Otuz yıl önce devlet, saldırısını Halil dedemizi katlederek 12 Mart gecesi başlatmıştı.
Bu saldırı,
zulüm sultanlarının sefalarını biraz daha sürdürmeleri içindi. Bu saldırı
çektiğimiz cefaya rağmen boynumuz eğik olsun, sesimiz çıkmasın diyeydi. Ama
susmadık. Onurlu bir halk olduğumuzu gösterdik. Kimileri "Sakin olun"
deyip bizi zalimlerle uzlaştırmaya çalıştılar. "Zulmün olduğu yerde halkı
ayaklanmaya çağırmayan alçaktır" dedik. Şehitlerimiz ve devrimcilerle
birlikteydik. "Alevi Olayları" dediler. "Kürtler..."
dediler.
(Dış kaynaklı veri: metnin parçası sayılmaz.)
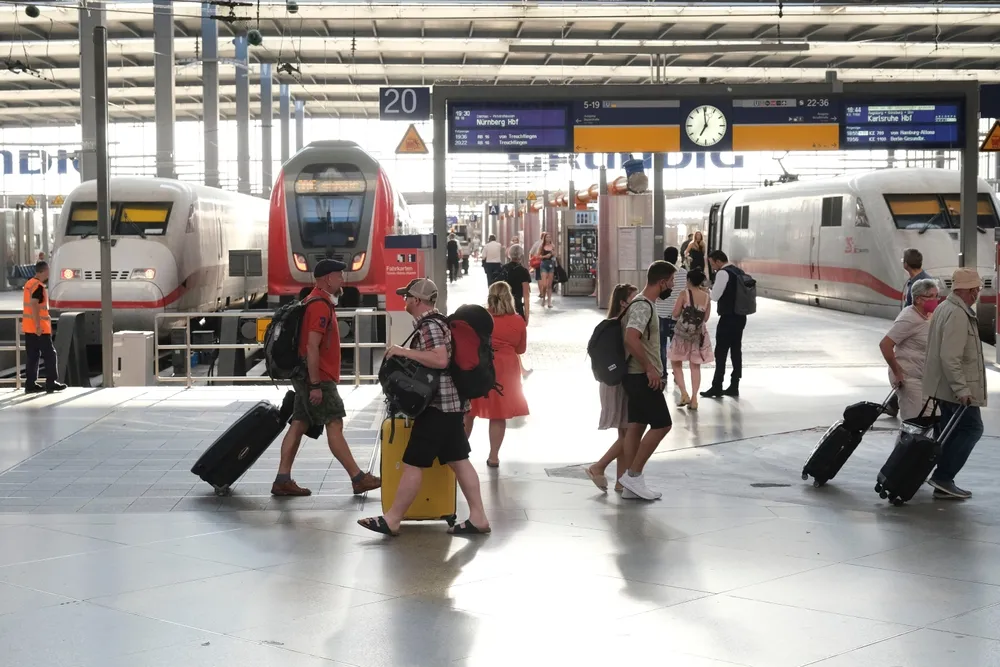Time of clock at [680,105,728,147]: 6:59
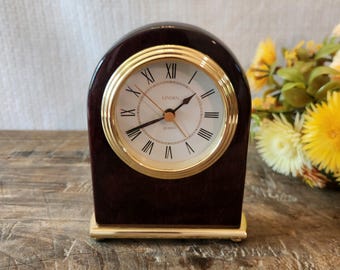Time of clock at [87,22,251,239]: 1:40
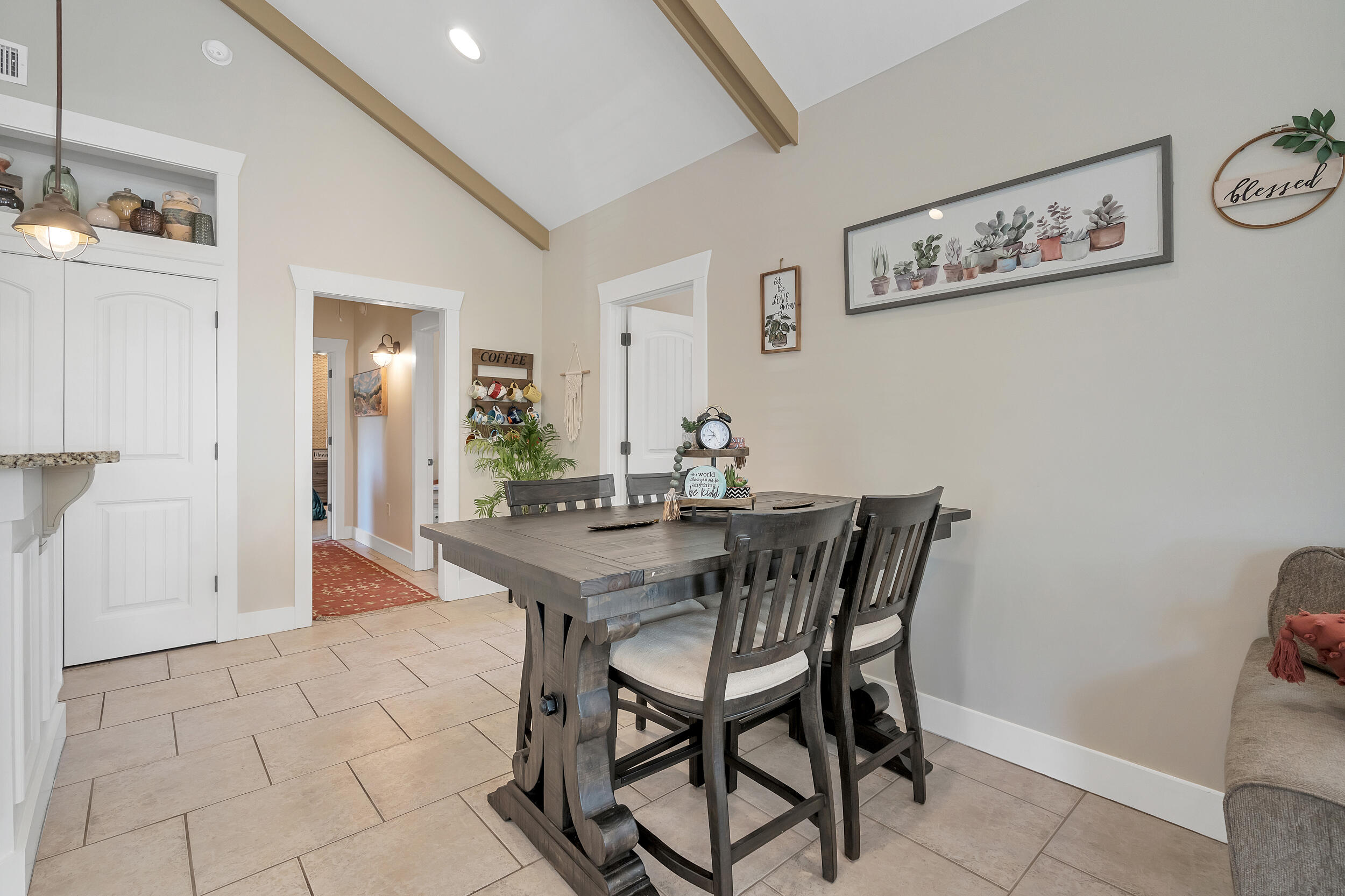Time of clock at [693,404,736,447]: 10:37
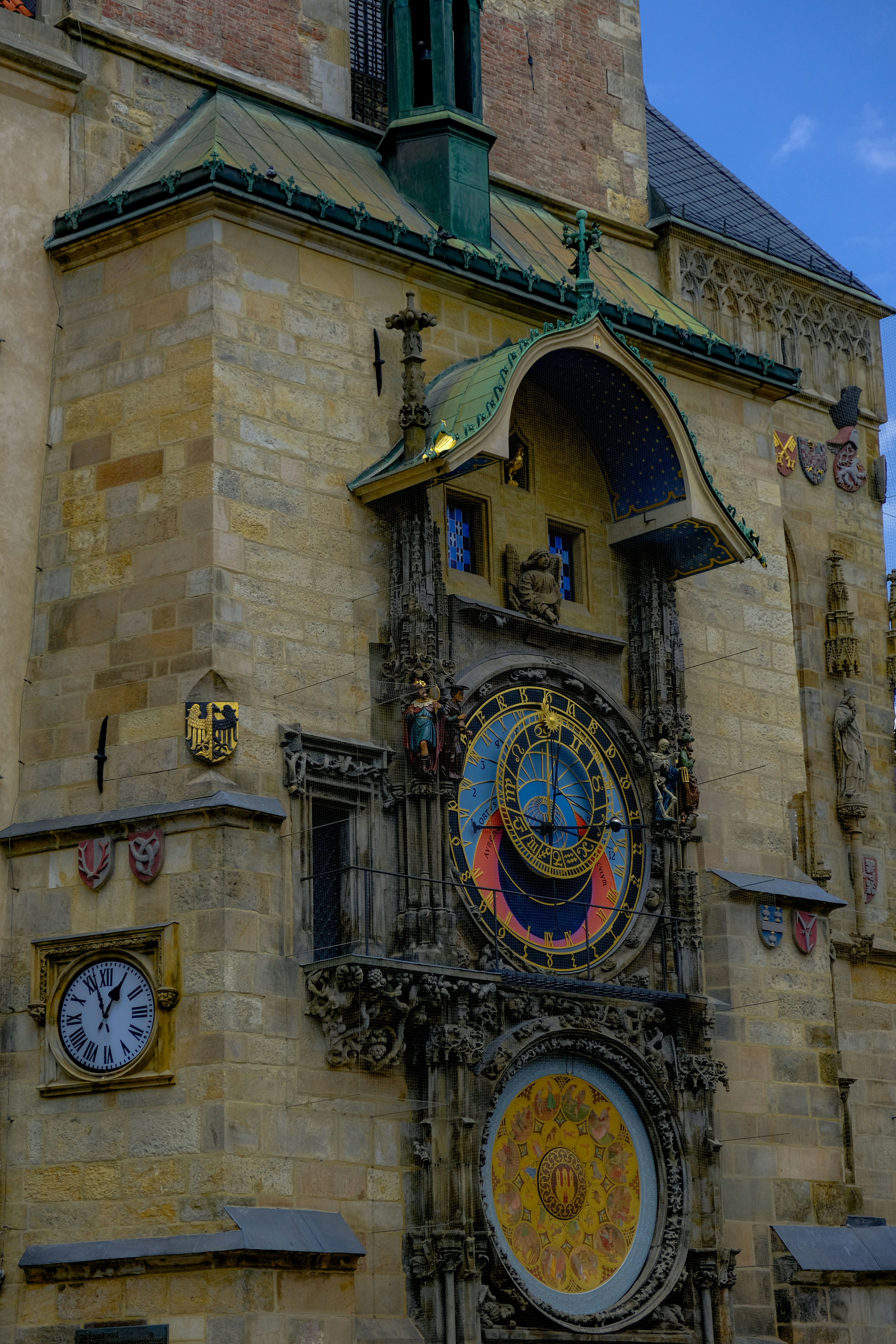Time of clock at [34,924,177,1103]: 12:57
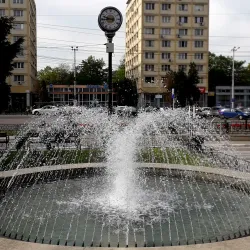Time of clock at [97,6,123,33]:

Oysa o isyan bayraklarını biz, Aleviler, Sünniler, Kürtler, Türkler hep
beraber taşıdık. Omuz omuzaydık.
12 Mart
1995’ten bugüne, 30 yıldır acımız hiç dinmedi. Dinemezdi, çünkü Gazi halkı ve
yüreği Gazi katliamı ile tutuşan halk adaletsiz bırakıldı. Üç beş tetikçiyi
yargılama oyununun sonucunda onlar da birer ikişer dışarı bıraktılar. Katliamın
ardından açılan davada günler, aylar değil yıllar boyu Gazi Halk Meclisi
öncülüğünde Trabzon’a gidenlerin dilinde hep aynı slogan vardı “adalet
istiyoruz.”
Yıllar geçti
aradan, Gazi halkı için, Halkımız için adalet yok, işkenceler, katliamlar
iktidarlar değişse de değişmedi, artarak sürüyor.
Tarihi örgütlü
halklar yazar. Biz tarih yazanlarız
Emperyalistlerin
yazdığı tarihte; halkların yağmalanan zenginlikleri, halkların kanıyla sulanan
yeryüzü coğrafyası vardır.
Katliamlarla
susturulamayan halkların sesini boğmak için düzenlenen cuntalar, kurulan
kontrgerilla örgütleri, on binlerce kayıp, toplu katliamlar, cinayetler...
vardır
Halklar, tarihi
direnişleriyle yazdılar, yazmaya devam edecekler.
Biz bu
topraklarda umudu temsil ediyoruz. Umudu taşıyoruz Toprağımızın dört bir
yanına. Tarihimiz bir yanıyla umudu savunma tarihidir. Bu kadar umutlu ve
umutlarımızın gerçekleşeceğine dair bu kadar inançlı olmasaydık, on yıllara
yayılan bunca zorlu direnişi gerçekleştiremezdik. Bu kadar umutlu ve inançlı
olmasaydık, bunca saldırılar karşısında yok olmaktan kurtulamazdık. Umudumuzun
adı, örgütlenmiş halktır. Umudumuzun adı, devrim hedefi ve iddiasıdır.
Umudumuzun adı, her türlü yalana, riyaya, sömürü ve zulüm ideolojilerine karşı,
bizi saf ve temiz kılan devrimci ideolojimizdir.
Adaletsiz
yaşamaya razı olalım istiyorlar, katillerin peşini bırakalım istiyorlar,
kaderimize razı olalım, “ne gelir ki elimizden” diye düşünelim, baskıya boyun
eğelim, demir yığınlarının, paletlerinin, maskeli timlerinin kuşattığı
sokaklarımıza çıkmayalım, dökülen kanlarımızı, Gazi’nin şehitlerini unutalım istiyorlar.
Unutmayacağız, unutturmayacağız! Ne, o gün tutuşturduğumuz zulme isyan
ateşimizin kor alevi sönecek, ne de adaletten vazgeçip Gazi’yi unutacağız.
Adalet istemeye devam edeceğiz, yoksulluğumuzu, zulme öfkemizi örgütlü güce
dönüştürerek işbirlikçi iktidarların “çulsuzlar korkusu“nu daha da büyüteceğiz.
Fabrikada
özelleştirmeye, işten atılmaya direnen İşçiyiz. Örgütsüzlüğe, kapı kulluğuna
hayır diyen memuruz. Yıkımlara göğüs geren gecekonduluyuz. Gerici-faşist-paralı
eğitime karşı çıkan liseli, üniversiteli öğrencileriz. Zindanlarda katliamların
boyun eğdiremediği, teslim alamadığı özgür tutsaklarız. Biz halkız.
Milyonlarcayız Haklı olan da biziz, Güçlü olan da... Birleştiğimizde
Savaştığımızda
Zalimin karşısına yeni Gazilerle çıktığımızda Zafer bizim olacak!